Rows from a spatial reasoning dataset:
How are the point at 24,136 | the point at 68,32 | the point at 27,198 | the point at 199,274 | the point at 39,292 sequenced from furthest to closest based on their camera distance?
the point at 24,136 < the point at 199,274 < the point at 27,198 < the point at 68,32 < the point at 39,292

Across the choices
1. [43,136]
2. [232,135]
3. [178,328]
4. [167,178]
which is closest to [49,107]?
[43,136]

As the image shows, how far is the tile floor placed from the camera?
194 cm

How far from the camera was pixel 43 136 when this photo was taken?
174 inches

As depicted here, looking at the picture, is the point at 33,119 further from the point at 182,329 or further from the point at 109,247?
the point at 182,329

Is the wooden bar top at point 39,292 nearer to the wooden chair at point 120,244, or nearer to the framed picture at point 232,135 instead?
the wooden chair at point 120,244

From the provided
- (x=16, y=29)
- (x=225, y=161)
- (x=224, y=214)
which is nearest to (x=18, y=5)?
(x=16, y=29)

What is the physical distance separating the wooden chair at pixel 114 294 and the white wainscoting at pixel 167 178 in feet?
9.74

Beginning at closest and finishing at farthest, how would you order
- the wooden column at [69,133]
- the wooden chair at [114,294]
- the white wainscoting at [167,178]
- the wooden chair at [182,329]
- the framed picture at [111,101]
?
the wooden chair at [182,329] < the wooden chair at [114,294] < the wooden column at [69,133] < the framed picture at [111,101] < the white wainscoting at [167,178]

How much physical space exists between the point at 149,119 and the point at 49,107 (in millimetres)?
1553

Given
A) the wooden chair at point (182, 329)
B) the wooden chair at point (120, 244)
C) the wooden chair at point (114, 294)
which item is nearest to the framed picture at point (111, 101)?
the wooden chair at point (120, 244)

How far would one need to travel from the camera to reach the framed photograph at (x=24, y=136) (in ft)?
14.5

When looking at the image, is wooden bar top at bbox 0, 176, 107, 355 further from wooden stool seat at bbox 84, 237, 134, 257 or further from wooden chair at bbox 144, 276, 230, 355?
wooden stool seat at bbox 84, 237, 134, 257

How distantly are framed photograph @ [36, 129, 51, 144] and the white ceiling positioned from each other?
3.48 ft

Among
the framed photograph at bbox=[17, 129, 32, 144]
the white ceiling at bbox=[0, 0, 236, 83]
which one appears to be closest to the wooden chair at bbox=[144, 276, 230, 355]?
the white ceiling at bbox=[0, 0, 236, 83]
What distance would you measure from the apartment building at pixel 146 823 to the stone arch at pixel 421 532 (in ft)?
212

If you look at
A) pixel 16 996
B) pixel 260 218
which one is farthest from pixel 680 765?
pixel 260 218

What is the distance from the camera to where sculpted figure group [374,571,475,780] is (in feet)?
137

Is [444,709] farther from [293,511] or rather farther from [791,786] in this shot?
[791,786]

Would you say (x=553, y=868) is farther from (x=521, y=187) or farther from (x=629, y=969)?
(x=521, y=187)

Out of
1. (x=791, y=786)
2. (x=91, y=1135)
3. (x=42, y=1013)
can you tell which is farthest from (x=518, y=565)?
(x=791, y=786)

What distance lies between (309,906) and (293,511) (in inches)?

- _Directions_: Format every line of the records above as a numbered list, omitting the blank lines.

- _Result of this exercise_:
1. How are the point at 24,136 | the point at 68,32 | the point at 27,198 | the point at 199,274 | the point at 39,292 sequenced from furthest to closest based on their camera distance?
2. the point at 24,136 < the point at 199,274 < the point at 27,198 < the point at 68,32 < the point at 39,292
3. Across the choices
4. 1. [43,136]
5. 2. [232,135]
6. 3. [178,328]
7. 4. [167,178]
8. which is closest to [49,107]?
9. [43,136]
10. As the image shows, how far is the tile floor placed from the camera?
11. 194 cm
12. How far from the camera was pixel 43 136 when this photo was taken?
13. 174 inches
14. As depicted here, looking at the picture, is the point at 33,119 further from the point at 182,329 or further from the point at 109,247?
15. the point at 182,329
16. Is the wooden bar top at point 39,292 nearer to the wooden chair at point 120,244, or nearer to the framed picture at point 232,135 instead?
17. the wooden chair at point 120,244
18. From the provided
19. - (x=16, y=29)
20. - (x=225, y=161)
21. - (x=224, y=214)
22. which is nearest to (x=18, y=5)?
23. (x=16, y=29)
24. What is the physical distance separating the wooden chair at pixel 114 294 and the white wainscoting at pixel 167 178 in feet?
25. 9.74
26. Beginning at closest and finishing at farthest, how would you order
27. - the wooden column at [69,133]
28. - the wooden chair at [114,294]
29. - the white wainscoting at [167,178]
30. - the wooden chair at [182,329]
31. - the framed picture at [111,101]
32. ?
33. the wooden chair at [182,329] < the wooden chair at [114,294] < the wooden column at [69,133] < the framed picture at [111,101] < the white wainscoting at [167,178]
34. How much physical space exists between the point at 149,119 and the point at 49,107 (in millimetres)?
35. 1553
36. Given
37. A) the wooden chair at point (182, 329)
38. B) the wooden chair at point (120, 244)
39. C) the wooden chair at point (114, 294)
40. which item is nearest to the framed picture at point (111, 101)?
41. the wooden chair at point (120, 244)
42. How far would one need to travel from the camera to reach the framed photograph at (x=24, y=136) (in ft)?
43. 14.5
44. When looking at the image, is wooden bar top at bbox 0, 176, 107, 355 further from wooden stool seat at bbox 84, 237, 134, 257 or further from wooden chair at bbox 144, 276, 230, 355?
45. wooden stool seat at bbox 84, 237, 134, 257
46. How distantly are framed photograph @ [36, 129, 51, 144] and the white ceiling positioned from each other?
47. 3.48 ft
48. Among
49. the framed photograph at bbox=[17, 129, 32, 144]
50. the white ceiling at bbox=[0, 0, 236, 83]
51. which one appears to be closest to the wooden chair at bbox=[144, 276, 230, 355]?
52. the white ceiling at bbox=[0, 0, 236, 83]
53. What distance would you measure from the apartment building at pixel 146 823 to the stone arch at pixel 421 532 (in ft)?
54. 212
55. If you look at
56. A) pixel 16 996
57. B) pixel 260 218
58. which one is farthest from pixel 680 765?
59. pixel 260 218
60. What is the distance from the camera to where sculpted figure group [374,571,475,780] is (in feet)?
61. 137
62. Is [444,709] farther from [293,511] or rather farther from [791,786] in this shot?
63. [791,786]
64. Would you say (x=553, y=868) is farther from (x=521, y=187) or farther from (x=629, y=969)?
65. (x=521, y=187)
66. Out of
67. 1. (x=791, y=786)
68. 2. (x=91, y=1135)
69. 3. (x=42, y=1013)
70. can you tell which is farthest from (x=518, y=565)?
71. (x=791, y=786)
72. What distance lies between (309,906) and (293,511) (in inches)?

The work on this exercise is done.